Donnerstag, 22. April 2010

Interview mit Herbert Dvoracek, Mass Response

Call-TV: “Viele schwarze Schafe in der Branche”

AUFREGER. Die Methoden im Anrufer-TV stehen am Pranger: In TV-MEDIA meldet sich Herbert Dvoracek von der Telekom-Tochter mass response zu Wort.

Vor drei Wochen packte ein Insider in TV-MEDIA über die Praktiken im Call-in-TV-Business aus: Bei Anruf-Gewinnspielen werde “betrogen und belogen”. Hohe Gewinnsummen würden nie ausbezahlt. Und: In Kuverts hinterlegte Antworten würden oft sogar ausgetauscht. (Siehe hier.)

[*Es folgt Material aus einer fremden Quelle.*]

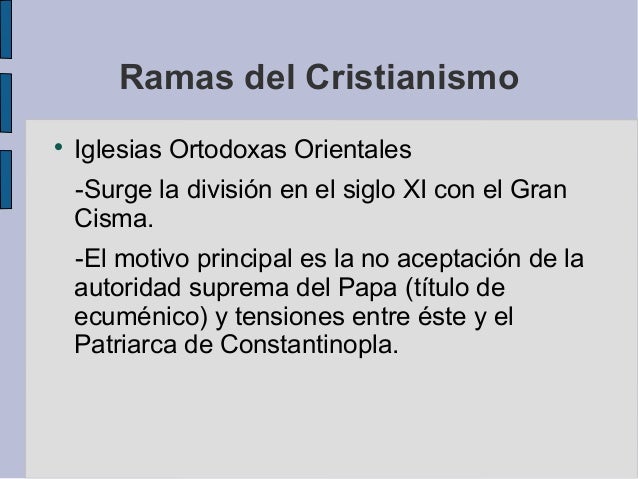 Ramas del Cristianismo

• Iglesias Ortodoxas Orientales

-Surge la división en el siglo XI con el Gran Cisma.

-El motivo principal es la no aceptación de la autoridad suprema del Papa (título de ecuménico) y tensiones entre éste y el Patriarca de Constantinopla.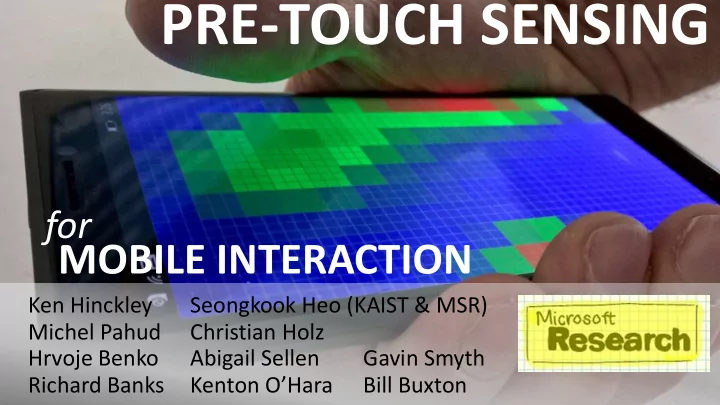 PRE-TOUCH SENSING

for
MOBILE INTERACTION

Ken Hinckley
Michel Pahud
Hrvoje Benko
Richard Banks

Seongkook Heo (KAIST & MSR)
Christian Holz
Abigail Sellen
Kenton O'Hara

Gavin Smyth
Bill Buxton

Microsoft
Research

TV-Quiz-Betreiber im Interview.
Schwere Anschuldigungen, mit denen TV-MEDIA nun einen der Gewinnspiel-Macher konfrontierte. Herbert Dvoracek ist Geschäftsführer der Firma mass response, die Quizspiele für ATV und Super-RTL produziert. Pikant: Das Unternehmen, das in elf Ländern aktiv ist und sich primär als technischer Dienstleister im Telekombereich sieht, gehört zu 100 % der Telekom Austria, die wiederum zu mehr als einem Drittel im Staatsbesitz steht …
TV-MEDIA: Herr Dvoracek, wie stehen Sie zu den in TV-MEDIA erhobenen Vorwürfen?
Herbert Dvoracek: Ich kann verstehen, dass da jemand frustriert ist, weil er vielleicht nicht mehr so viel Geld verdient. Die Umsätze, vor allem in Deutschland, gehen zurück. – Wir jedenfalls gestalten das Geschäft so, dass es transparent und fair abläuft.
TV-MEDIA: Man kann bei Ihrem TV-Quiz aber kaum gewinnen …
Dvoracek: Das stimmt so nicht. Wir hatten im vergangenen Jahr im Schnitt jede Viertelstunde einen Gewinner.
TV-MEDIA: Den Eindruck hat man definitiv nicht, wenn man z.B. ATV-Gewinnspiele verfolgt.
Dvoracek: Ich kann das belegen. Pro Sendung haben wir sieben Gewinner.
TV-MEDIA: Und wie viel Geld spielen Sie aus?
Dvoracek: Etwa 60.000 bis 70.000 Euro pro Monat.
TV-MEDIA: Einer der massivsten Vorwürfe: Die Antwortkuverts würden ausgetauscht. Kennen Sie diese Praktik?
Dvoracek: Wir haben kein Bonus-System bei unseren Mitarbeitern, das solche Praktiken vielleicht förden würde. Ich höre diese Geschichten aus anderen Firmen, weiß aber nicht, ob sie stimmen. Was ich nicht ausschließen kann: dass individuelle Fehler passieren. Die sind menschlich. Unsere Sendungen wurden nach einer Klage der Konsumentenschützer von einem Gericht überprüft: Es wurde bestätigt, dass wir fair agieren.
TV-MEDIA: Nach welchem System werden Zuseher in die Sendung durchgestellt?
Dvoracek: Der Call-Operator gibt einen Zeitraum in den Computer ein, innerhalb dessen ein Anrufer ausgesucht wird.
TV-MEDIA: Wie viele rufen an?
Dvoracek: 5.000 bis 6.000 pro Sendung. Sie können sich ausrechnen, dass uns nicht viel Geld übrig bleibt. Wenn wir all die beschriebenen Praktiken anwenden würden, dann vielleicht schon. Mann kann die Leute immer über den Tisch ziehen – aber das ist nicht unser Stil.
TV-MEDIA: Steht dieses Geschäft einer Telekom-Tochter denn überhaupt gut zu Gesicht?
Dvoracek: Das Problem ist: Es gibt mehr schwarze Schafe als weiße in dieser Branche. Wir machen mit Call-in-TV vielleicht zehn Prozent unseres Umsatzes von rund 55 Mio. Ich brauche das deshalb nicht unbedingt.
TV-MEDIA: Schlafen Sie immer gut?
Dvoracek: Sagen wir so: Ich würde auch gut schlafen, wenn wir dieses Geschäft nicht mehr machen.